> **TEXTE FOURNI**:
* * * * * * *

Dans cette catégorie d’échelles on peut, bien qu’elle ne soit pas pivotante, insérer l‘échelle automatique tous terrains des sapeurs-pompiers de Paris ou EATT. Résultat d’une étude des services techniques de la Brigade, c’est une échelle Riffaud de 24 mètres montée sur un châssis chariot élévateur Salev. Elle présente la particularité de ne pas avoir de tourelle mais un berceau de dressage fixé directement sur le châssis. Par le jeu des stabilisateurs, activés de manière asymétrique, le devers et l’inclinaison de l’échelle sur le berceau, l’engin peut atteindre le déport désiré. L’encombrement réduit de l’engin, son faible gabarit (moins de 8 tonnes soit environ deux fois moins qu’une échelle pivotante sur un châssis standard), ses deux essieux directeurs et ses pneus basse pression lui permettent de manœuvrer en rues étroites et de réussir des passages sous voûtes. Dix exemplaires ont été mis en service à Paris de 1972 au début des années 1990. Un exemplaire a été mis en départ en 1985 par les sapeurs-pompiers de Rouen.
Les échelles pivotantes séquentielles ou semi-automatiques
Les premières échelles pivotantes semi-automatiques ou EPSA ont été mises en départ en France dans les années 1960 et normalisées en 1967 (norme NF 61553). Les équipementiers Camiva, Drouville, Riffaud… ont utilisé des châssis porteurs, Berliet (500K) , Saviem (SG4) , Citroën (350) , Unic (OM90) …
Pour ces échelles un mouvement au moins sur les trois doit être réalisé de façon manuelle, en général le pivotement grâce à un volant situé sur la tourelle. Depuis les années 1980 ce mouvement est hydraulique. Les hauteurs développées atteignent 18 ou 24 mètres.
Il est à noter que par convention la Brigade de sapeurs-pompiers de Paris a nommé indifféremment EPA ses échelles d’une hauteur de travail supérieure à 28 mètres et EPSA ses échelles d’une hauteur de 24 mètres. Ainsi une EPSA de 30 mètres est donc classifiée EPA. Cette démarche facilite la demande de renfort par le chef de garde et la reconnaissance immédiate de la hauteur utilisable lorsque l’agrès se présente sur intervention.Puis dans les années 1990 apparaît une seconde génération qui permet d’atteindre la hauteur de 30 mètres. Le parc d’échelles est identique à ceux des échelles pivotantes automatiques mais il n’y a toujours pas simultanéité des mouvements.

* * * * * * *

> **DONNÉES FOURNIES**:
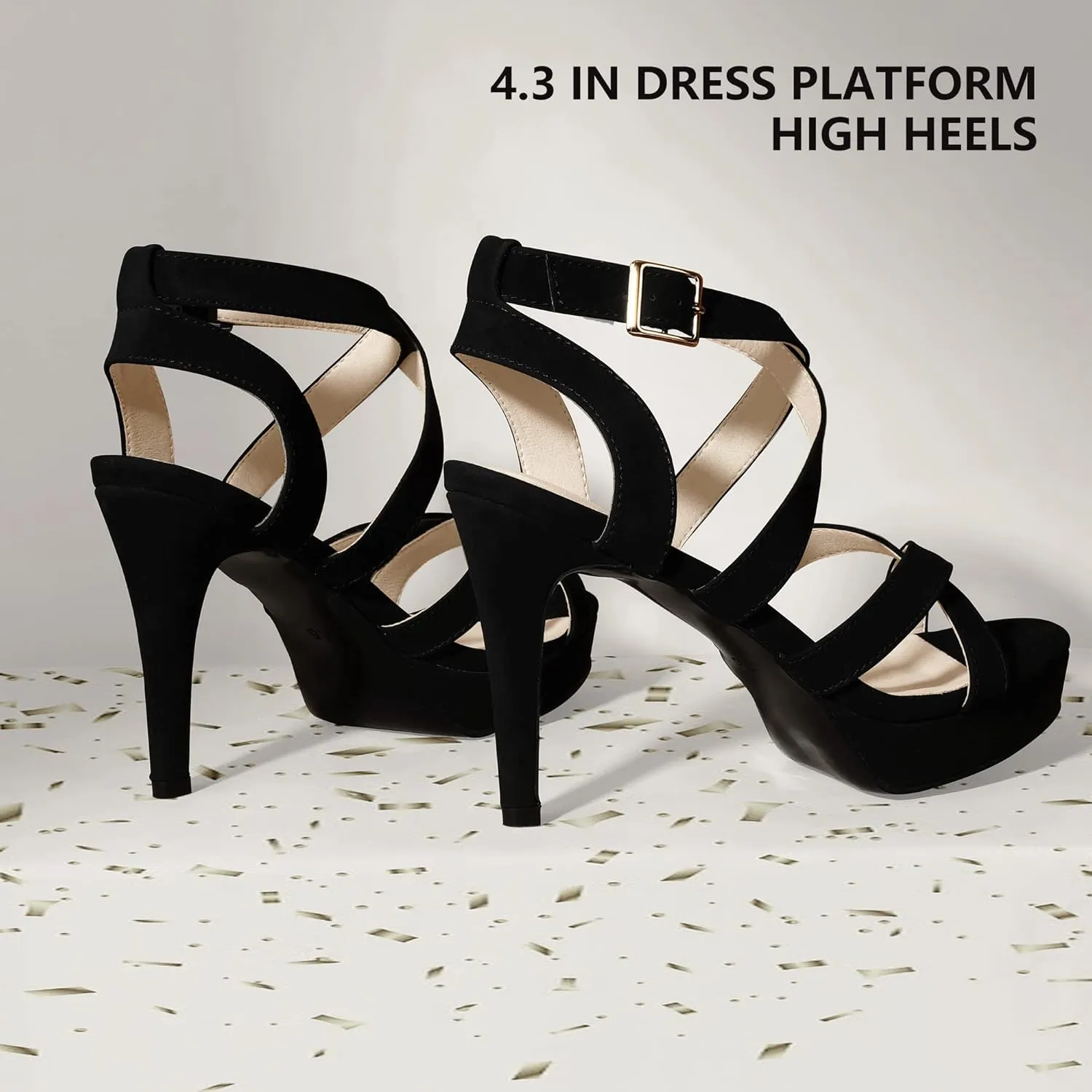 IDIFU Women's Dress Platform High Heels Strappy Heeled Sandals Open Toe Ankle Strap Shoes for Women Wedding Bridal Homecoming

* * * * * * *

> **TRAVAIL DEMANDÉ**:
Imprimez sans aucune modification le passage du texte sur les échelles de pompiers qui va de "Les échelles pivotantes" jusqu'à "ou 24 mètres." inclus.

> **CORRIGÉ**:
Les échelles pivotantes séquentielles ou semi-automatiques
Les premières échelles pivotantes semi-automatiques ou EPSA ont été mises en départ en France dans les années 1960 et normalisées en 1967 (norme NF 61553). Les équipementiers Camiva, Drouville, Riffaud… ont utilisé des châssis porteurs, Berliet (500K) , Saviem (SG4) , Citroën (350) , Unic (OM90) …
Pour ces échelles un mouvement au moins sur les trois doit être réalisé de façon manuelle, en général le pivotement grâce à un volant situé sur la tourelle. Depuis les années 1980 ce mouvement est hydraulique. Les hauteurs développées atteignent 18 ou 24 mètres.